İran’da belirli müzik türlerini ve tarzlarını yasaklamanın yanı sıra kadınların halka açık yerlerde şarkı söylemesi de yasak. “Bu konser, bu kadınların seslerini duyurmaları için bir fırsat, çünkü onların orada böyle bir platformları yoktu,” diye devam ediyor. Elbette İran’da bu tür şeyleri organize edemeyiz. Ama burada, bu bir olasılık.”

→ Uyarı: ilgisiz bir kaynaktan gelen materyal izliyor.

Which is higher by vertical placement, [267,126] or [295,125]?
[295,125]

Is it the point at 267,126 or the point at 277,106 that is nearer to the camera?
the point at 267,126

Besteci, şarkıcı ve multi-enstrümantalist Shahyar, müzik alanındaki kariyerine güvenle devam edebilmek için memleketi İran’ı yedi yıl önce terk etmek zorunda kaldı. Şimdi Viyana’da yaşıyor ve şarkılarını hâlâ Farsça seslendiriyor ve kadın hakları ve kendi deneyimleri dahil olmak üzere siyasi ve sosyal konuları araştırıyor. “Müzikten anladığım şeyi kişisel olarak yorumluyorum. Pek çok farklı stili karıştırıp kendi ses dünyamı yaratıyorum.” Ama çalışmalarım her zaman İran’la bağlantılı çünkü oradan çok fazla müzik sözlüğü kullanıyorum. Ülke ile bağınızı çok güçlü tuttunuz.”
Etkinlikte yer almak, Shahyar’ın öfkesini ve kuşaksal travmasını olumlu bir şeye yönlendirmesinin bir yolu. “Yorgun hissediyorum. Her zaman İran’daki durumum hakkında şarkı söylerdim ama şimdi tam zamanı. Her şey yerli yerine oturuyor” diyor. “Umarım konuyu ileriye taşır çünkü konuşulması gerekiyor. Değişim yarın olmayacak, o yüzden devam ettirmeliyiz, o enerjiyi, o ilgiyi yüksek tutmamız gerekiyor. Batı’daki politikacıları zorlamamız gerekiyor. Bu rejime karşı doğrudan harekete geçmek için.”
Yine Viyana’da yaşayan çağdaş müzisyen Sakina Tina, Shahyar ile birlikte sahne alacak. 2006 yılında memleketi Kürdistan’dan kovuldu ve müzikal projeleriyle kadın ve özgürlük hakkında şarkı söylemeye devam ediyor. “Ben politik bir sanatçıyım” diyor, “bu benim kimliğimin bir parçası.”
Etkinlikte İranlı kadınlarla dayanışma göstermenin, kişisel deneyimleri benzerlikler taşıyan Tina için çok şey ifade ettiğini söylüyor. “Ben Kürdüm, bu yüzden kimsenin sesiniz olmak istemediği, hüsrana uğradığınız anlarda sizi dinlememenin ne kadar zor olduğunu biliyorum. Ayrımcılığa uğrayan kadınlar olarak biz bir şeyler yapmak istiyoruz. Bu bizim de mücadelemiz.”
İran’daki protestoculara yönelik mevcut tehditlere rağmen, Garshasbi ve Teyna gibi o da umudunu koruyor. “Müzik dünyayı kurtaramaz ama daha iyi bir yer yaratılmasına yardımcı olabilir” diyor.